Startup programs are all given bad ratings (~0.030). If a lot of startup programs start flooding DIII, it would drag down the average team, and prop up the best teams. To correct for this, I have a yearly adjustment to each team's offensive rating of 0.05 points/game, which keeps the national average at 0.500 (without the adjustment, the average by now would be around 0.475). So that's probably not the problem.
Blowout wins seems like a likely culprit. If teams are more willing to run up the score now compared to ten years ago, it would definitely be a cause for these ratings to be inflated. Teams are definitely scoring more in general, and with high-tempo offenses being en vogue, it seems likely that blowout wins are becoming more common.
It could be possible for the average margin of victory to remain relatively constant, as we see above, while the frequency of blowouts increases if the number of blowouts was offset by an increase of close games. That's why I also included the standard deviation. If the number of blowouts was truly increasing we would expect to see one of these values on the rise, or both.
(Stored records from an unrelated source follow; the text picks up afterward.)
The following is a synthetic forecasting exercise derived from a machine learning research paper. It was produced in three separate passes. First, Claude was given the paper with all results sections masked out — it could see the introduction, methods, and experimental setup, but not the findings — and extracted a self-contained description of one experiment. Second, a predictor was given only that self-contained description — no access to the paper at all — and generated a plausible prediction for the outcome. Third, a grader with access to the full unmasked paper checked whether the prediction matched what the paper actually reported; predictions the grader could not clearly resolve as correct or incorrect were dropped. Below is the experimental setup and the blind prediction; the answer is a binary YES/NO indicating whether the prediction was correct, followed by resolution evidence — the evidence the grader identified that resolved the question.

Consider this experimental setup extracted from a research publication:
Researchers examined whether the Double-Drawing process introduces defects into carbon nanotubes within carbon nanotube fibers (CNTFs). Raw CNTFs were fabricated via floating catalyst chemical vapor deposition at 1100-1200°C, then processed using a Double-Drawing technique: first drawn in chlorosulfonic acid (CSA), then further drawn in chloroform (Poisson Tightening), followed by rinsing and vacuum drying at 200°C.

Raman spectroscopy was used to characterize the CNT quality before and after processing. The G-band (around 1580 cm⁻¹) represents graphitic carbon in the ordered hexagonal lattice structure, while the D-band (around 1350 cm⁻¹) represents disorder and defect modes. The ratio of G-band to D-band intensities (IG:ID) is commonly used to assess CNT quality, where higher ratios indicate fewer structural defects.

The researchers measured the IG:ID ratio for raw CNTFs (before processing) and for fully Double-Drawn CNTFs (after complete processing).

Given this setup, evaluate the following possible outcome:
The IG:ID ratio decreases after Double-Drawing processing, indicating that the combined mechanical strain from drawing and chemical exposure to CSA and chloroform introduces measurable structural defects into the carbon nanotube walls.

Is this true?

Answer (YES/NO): NO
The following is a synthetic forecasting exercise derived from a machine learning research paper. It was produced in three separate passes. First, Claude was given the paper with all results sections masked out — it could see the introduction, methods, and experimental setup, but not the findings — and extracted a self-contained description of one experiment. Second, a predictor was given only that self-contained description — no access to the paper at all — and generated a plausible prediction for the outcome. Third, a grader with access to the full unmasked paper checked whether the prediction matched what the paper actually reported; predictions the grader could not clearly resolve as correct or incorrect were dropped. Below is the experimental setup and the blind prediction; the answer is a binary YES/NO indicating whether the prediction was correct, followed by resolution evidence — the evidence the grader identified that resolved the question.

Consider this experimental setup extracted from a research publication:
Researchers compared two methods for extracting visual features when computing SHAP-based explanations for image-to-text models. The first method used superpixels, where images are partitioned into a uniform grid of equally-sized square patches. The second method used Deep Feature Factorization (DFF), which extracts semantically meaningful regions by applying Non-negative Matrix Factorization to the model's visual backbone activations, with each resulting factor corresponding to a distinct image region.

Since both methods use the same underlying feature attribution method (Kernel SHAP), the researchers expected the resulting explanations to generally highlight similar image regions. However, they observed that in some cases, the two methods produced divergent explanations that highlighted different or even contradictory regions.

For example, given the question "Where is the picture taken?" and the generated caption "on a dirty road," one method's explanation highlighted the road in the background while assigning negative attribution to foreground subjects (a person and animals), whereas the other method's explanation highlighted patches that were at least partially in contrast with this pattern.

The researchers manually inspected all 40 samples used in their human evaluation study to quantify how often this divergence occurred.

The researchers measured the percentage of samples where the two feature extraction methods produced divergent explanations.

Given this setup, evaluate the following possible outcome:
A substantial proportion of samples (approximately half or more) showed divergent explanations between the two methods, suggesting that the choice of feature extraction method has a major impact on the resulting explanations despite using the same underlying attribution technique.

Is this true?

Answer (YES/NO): NO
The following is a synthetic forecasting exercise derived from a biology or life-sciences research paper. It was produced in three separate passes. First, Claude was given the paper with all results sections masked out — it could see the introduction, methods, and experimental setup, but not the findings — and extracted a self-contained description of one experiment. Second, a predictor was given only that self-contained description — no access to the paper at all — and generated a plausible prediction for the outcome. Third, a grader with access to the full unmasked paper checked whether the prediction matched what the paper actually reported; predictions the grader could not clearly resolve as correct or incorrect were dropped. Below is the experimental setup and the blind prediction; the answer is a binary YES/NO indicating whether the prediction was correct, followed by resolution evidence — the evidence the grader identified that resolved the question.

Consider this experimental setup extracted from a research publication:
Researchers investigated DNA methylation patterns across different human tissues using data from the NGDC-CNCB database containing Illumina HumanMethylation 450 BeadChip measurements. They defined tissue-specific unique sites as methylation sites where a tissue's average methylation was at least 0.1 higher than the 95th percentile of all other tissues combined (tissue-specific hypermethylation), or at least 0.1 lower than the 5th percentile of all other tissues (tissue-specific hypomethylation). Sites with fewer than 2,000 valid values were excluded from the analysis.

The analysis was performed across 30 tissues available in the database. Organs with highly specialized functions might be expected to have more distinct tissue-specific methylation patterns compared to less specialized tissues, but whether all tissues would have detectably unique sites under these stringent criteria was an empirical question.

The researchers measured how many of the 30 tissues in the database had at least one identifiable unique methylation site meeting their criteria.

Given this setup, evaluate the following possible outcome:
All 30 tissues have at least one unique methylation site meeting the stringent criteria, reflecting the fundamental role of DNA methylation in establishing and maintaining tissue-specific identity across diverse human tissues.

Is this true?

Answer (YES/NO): NO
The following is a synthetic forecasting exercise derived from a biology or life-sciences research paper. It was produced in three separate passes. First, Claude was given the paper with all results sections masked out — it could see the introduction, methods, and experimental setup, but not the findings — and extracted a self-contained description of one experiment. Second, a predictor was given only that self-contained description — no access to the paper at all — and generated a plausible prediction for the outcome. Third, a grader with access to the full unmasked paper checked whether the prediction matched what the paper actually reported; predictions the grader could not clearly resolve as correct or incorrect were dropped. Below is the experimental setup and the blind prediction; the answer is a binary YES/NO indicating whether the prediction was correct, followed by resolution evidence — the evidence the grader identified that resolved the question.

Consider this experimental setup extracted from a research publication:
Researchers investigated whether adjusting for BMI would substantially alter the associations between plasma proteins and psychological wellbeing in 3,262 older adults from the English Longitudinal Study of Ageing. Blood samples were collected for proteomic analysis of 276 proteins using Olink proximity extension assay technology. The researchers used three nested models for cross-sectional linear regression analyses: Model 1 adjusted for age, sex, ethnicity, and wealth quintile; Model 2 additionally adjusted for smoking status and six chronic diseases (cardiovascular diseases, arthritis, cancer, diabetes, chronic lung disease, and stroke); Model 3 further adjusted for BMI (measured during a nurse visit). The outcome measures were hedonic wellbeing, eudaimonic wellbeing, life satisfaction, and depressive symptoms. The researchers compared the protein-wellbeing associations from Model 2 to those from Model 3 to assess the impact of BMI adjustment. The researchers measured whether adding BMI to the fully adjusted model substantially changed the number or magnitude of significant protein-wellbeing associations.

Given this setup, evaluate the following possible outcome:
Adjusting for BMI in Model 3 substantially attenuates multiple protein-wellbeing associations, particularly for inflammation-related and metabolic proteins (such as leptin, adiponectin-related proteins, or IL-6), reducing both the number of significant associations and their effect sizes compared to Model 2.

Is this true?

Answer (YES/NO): NO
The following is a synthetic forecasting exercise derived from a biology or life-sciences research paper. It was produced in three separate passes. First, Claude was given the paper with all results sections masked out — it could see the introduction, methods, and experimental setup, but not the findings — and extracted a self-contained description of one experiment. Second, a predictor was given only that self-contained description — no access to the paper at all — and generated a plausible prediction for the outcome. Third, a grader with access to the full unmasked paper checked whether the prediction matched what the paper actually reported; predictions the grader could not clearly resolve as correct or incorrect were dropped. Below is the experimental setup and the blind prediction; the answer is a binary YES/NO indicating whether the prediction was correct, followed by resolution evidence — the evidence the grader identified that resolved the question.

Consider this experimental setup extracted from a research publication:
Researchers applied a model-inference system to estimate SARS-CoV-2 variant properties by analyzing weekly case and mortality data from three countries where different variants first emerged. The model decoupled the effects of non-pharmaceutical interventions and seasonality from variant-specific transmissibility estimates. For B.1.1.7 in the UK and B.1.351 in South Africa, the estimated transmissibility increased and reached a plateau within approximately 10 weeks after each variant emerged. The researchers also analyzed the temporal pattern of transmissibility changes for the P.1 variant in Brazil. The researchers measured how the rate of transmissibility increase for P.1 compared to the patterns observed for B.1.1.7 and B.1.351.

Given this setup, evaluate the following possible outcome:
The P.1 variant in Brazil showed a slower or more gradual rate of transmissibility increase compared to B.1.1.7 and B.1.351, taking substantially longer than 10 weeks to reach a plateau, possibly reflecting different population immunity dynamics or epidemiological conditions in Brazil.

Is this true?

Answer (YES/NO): YES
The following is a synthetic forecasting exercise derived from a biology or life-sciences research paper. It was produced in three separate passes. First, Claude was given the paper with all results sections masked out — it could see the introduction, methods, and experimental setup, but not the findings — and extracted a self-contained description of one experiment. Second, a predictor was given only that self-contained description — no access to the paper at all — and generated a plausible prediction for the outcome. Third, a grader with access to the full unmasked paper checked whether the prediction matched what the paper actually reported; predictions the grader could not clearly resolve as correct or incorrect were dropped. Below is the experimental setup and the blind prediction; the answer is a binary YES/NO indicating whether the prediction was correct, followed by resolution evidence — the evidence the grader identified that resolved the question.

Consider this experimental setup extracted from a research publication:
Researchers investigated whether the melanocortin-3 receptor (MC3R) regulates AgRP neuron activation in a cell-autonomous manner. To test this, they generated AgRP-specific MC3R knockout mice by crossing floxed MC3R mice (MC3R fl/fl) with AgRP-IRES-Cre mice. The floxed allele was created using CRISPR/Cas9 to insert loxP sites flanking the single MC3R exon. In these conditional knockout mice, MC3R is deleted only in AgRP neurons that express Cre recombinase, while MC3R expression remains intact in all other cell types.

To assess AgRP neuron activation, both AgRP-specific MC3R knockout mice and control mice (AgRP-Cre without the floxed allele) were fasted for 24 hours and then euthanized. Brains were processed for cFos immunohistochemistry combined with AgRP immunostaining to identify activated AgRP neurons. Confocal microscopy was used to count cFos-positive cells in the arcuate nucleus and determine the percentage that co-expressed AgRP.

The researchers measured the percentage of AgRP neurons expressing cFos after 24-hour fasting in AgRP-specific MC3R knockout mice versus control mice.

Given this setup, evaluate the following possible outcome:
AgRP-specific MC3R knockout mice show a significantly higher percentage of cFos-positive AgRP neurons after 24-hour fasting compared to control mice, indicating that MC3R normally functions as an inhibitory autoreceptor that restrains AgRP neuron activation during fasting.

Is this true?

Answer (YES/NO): NO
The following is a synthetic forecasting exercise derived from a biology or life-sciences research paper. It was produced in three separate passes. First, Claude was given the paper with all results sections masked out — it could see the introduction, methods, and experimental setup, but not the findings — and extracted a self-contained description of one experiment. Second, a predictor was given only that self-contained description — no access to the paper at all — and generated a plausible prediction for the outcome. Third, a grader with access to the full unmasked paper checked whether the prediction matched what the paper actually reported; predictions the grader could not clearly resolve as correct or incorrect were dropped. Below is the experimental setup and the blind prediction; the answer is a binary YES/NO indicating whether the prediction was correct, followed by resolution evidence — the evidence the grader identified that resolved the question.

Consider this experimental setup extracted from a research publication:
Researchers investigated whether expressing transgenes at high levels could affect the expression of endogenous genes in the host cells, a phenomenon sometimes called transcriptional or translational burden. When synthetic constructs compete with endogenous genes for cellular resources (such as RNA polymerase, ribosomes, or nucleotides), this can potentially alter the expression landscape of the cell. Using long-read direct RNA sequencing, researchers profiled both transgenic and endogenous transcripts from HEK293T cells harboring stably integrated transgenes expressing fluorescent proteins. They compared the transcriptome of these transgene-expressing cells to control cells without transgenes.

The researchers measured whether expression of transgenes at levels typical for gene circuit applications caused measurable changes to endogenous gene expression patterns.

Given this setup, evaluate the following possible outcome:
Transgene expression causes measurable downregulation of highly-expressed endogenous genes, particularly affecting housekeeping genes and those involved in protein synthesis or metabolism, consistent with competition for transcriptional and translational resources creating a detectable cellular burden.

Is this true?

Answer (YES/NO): NO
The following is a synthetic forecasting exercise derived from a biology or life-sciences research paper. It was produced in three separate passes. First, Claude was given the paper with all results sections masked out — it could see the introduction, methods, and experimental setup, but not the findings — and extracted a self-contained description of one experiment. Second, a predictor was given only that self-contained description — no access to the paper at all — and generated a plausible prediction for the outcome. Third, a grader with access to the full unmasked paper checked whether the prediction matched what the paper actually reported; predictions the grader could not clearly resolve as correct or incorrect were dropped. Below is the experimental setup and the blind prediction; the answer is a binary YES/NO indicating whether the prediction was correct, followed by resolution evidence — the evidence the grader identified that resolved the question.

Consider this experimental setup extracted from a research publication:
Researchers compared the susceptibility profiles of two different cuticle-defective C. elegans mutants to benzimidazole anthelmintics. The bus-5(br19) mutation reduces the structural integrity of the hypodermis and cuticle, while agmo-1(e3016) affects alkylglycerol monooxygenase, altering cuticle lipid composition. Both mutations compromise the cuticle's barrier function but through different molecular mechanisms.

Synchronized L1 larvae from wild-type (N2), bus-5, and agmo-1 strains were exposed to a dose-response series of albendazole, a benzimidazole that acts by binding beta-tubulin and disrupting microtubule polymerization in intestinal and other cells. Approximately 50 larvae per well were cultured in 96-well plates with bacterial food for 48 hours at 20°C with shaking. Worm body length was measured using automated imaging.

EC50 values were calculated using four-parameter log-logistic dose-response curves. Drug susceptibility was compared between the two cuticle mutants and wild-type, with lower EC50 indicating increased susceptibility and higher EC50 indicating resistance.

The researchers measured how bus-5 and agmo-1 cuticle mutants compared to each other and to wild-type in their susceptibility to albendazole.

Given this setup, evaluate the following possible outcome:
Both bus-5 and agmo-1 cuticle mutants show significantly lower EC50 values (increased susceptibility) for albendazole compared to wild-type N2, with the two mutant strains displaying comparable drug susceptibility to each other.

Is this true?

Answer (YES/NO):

What's the real cause? I don't know. Maybe the "arms race" for facilities has trickled down enough into the DIII landscape such that rising tuition costs are sending more and more of the best recruits to the only schools who can afford better facilities. Maybe it's an anomaly. Regardless, I think we should just enjoy the season, playoff chase, and national tournament ahead. In my opinion, more teams playing football at an elite level is a good thing.